Choosing the right stack

  • If maximum tokens/s and minimal TTFT on NVIDIA GPUs are your priority: TensorRT-LLM is the primary choice, leveraging FP8 and custom kernels to push throughput and to reach sub-100 ms TTFT at high concurrency or sub-10 ms at low concurrency.
  • If your workload is dominated by very long prompts with reuse (RAG, long analytic summarization): TGI v3 is a strong default, with prefix caching and chunking delivering large memory savings and major latency reductions relative to vLLM in published examples.
  • If you prefer an open, simple engine with an OpenAI-style API and strong baseline performance: vLLM remains the standard open baseline, with PagedAttention and continuous batching yielding 2–4× improvements over older stacks.

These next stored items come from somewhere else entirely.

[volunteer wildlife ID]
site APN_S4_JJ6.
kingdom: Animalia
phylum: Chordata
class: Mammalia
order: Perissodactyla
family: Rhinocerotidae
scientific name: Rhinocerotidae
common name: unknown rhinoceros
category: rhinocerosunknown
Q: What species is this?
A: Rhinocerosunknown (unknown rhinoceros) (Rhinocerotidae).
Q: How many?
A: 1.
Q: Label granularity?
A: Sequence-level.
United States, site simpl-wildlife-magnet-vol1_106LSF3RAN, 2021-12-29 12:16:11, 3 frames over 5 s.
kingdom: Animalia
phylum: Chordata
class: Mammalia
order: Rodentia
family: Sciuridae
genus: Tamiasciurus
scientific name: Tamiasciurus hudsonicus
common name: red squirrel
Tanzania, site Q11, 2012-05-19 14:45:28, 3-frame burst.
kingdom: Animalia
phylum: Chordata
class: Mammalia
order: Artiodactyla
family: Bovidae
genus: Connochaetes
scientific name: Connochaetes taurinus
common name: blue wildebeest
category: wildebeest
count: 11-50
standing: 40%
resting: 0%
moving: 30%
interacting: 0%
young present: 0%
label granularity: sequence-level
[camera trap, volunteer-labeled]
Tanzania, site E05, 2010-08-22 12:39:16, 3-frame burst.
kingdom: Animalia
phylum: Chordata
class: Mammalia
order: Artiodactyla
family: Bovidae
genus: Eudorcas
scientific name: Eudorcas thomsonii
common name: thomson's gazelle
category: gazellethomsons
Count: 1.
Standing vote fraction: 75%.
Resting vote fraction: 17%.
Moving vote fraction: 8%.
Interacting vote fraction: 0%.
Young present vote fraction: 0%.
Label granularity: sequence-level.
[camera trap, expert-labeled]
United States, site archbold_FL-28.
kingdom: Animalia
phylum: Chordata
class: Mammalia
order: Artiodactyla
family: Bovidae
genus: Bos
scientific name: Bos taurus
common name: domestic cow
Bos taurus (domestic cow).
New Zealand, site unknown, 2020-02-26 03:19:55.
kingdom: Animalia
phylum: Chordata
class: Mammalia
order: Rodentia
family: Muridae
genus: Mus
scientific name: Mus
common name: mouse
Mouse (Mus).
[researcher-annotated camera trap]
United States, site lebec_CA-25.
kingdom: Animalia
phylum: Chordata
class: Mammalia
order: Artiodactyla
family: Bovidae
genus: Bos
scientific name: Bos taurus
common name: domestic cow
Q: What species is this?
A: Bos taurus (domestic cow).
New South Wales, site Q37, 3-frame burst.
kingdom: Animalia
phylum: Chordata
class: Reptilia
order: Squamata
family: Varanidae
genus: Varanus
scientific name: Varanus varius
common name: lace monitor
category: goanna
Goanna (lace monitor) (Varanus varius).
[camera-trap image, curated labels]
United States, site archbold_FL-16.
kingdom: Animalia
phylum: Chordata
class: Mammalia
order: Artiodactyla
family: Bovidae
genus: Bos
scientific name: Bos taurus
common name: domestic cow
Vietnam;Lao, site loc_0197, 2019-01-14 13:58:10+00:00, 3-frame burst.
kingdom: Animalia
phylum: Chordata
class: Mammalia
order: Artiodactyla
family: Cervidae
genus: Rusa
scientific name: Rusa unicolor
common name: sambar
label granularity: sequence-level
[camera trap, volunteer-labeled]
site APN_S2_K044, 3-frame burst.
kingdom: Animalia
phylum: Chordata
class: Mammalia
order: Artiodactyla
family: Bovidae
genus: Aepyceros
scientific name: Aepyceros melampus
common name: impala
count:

  • If you target open models like InternLM or Qwen and want aggressive quantization with multi-model serving: LMDeploy is a good fit, offering blocked KV, persistent batching, and int8/int4 KV quantization to increase request throughput.

Many production environments combine these systems by workload: TensorRT-LLM for high-volume proprietary chat, TGI v3 for long-context analytics, and vLLM or LMDeploy for experimental and open-model workloads. The crucial step is to align throughput, latency tails, and KV behavior with your actual token distributions and compute cost per million tokens from measured tokens/s on your hardware.